Pérez has written two other books, My Very Own Room, winner of the Tomás Rivera Children’s Book Award, and My Diary From Here to There, which won the Pura Belpré Honor Award. Gonzalez collaborated on both of these, and has illustrated numerous other books, including Fiesta Feminina, which was a Booklist Editor’s Choice.
At first Nana hesitates to take on the project, but then, “In a sometimes-sad, sometimes-happy voice, she told us about raising chickens as a little girl and gathering fresh eggs every morning, and about her spicy, chocolatey chicken mole—Tata’s favorite.”
The children don’t seem to truly comprehend the depth of Nana’s grief, but their caring is obvious. In one scene, they hear her crying and try to help. “Raul held a fluffy chick up to Nana’s cheek. Victor stood on his head and fell over. I brushed Nana’s long silver hair.”

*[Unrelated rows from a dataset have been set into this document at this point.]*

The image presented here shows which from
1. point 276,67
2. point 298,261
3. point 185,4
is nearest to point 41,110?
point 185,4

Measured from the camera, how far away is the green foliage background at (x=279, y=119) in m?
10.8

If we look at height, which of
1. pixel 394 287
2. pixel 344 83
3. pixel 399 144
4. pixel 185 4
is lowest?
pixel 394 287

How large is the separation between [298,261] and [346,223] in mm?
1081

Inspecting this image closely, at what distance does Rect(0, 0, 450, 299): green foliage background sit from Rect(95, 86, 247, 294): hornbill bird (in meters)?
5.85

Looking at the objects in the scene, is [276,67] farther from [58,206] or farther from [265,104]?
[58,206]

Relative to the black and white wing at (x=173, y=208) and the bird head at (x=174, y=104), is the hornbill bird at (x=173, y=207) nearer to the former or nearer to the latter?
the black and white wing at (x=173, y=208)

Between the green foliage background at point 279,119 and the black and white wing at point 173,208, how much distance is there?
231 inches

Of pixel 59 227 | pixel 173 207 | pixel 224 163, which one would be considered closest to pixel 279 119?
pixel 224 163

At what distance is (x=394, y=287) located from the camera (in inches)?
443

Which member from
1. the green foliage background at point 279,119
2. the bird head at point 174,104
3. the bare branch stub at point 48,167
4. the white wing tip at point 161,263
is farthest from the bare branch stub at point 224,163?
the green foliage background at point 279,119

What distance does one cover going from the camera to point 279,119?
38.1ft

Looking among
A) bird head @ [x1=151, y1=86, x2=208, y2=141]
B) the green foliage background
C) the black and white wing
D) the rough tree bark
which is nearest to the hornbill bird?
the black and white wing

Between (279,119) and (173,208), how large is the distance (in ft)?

The illustrations are fantastically engaging. In addition to the bright colors, and nuanced expressions, using collage introduces a vast range of textures, such as terry cloth, wicker and crochet. This also turns the book into a treasure hunt for found objects.
While the end seems a bit abrupt, in general this book is warm and well-balanced. The transition between languages is uncommonly smooth, and both languages hold equal value. Nana’s Big Surprise would be helpful to a child trying to understand grief, but is also a wonderful book about the love and support of a family.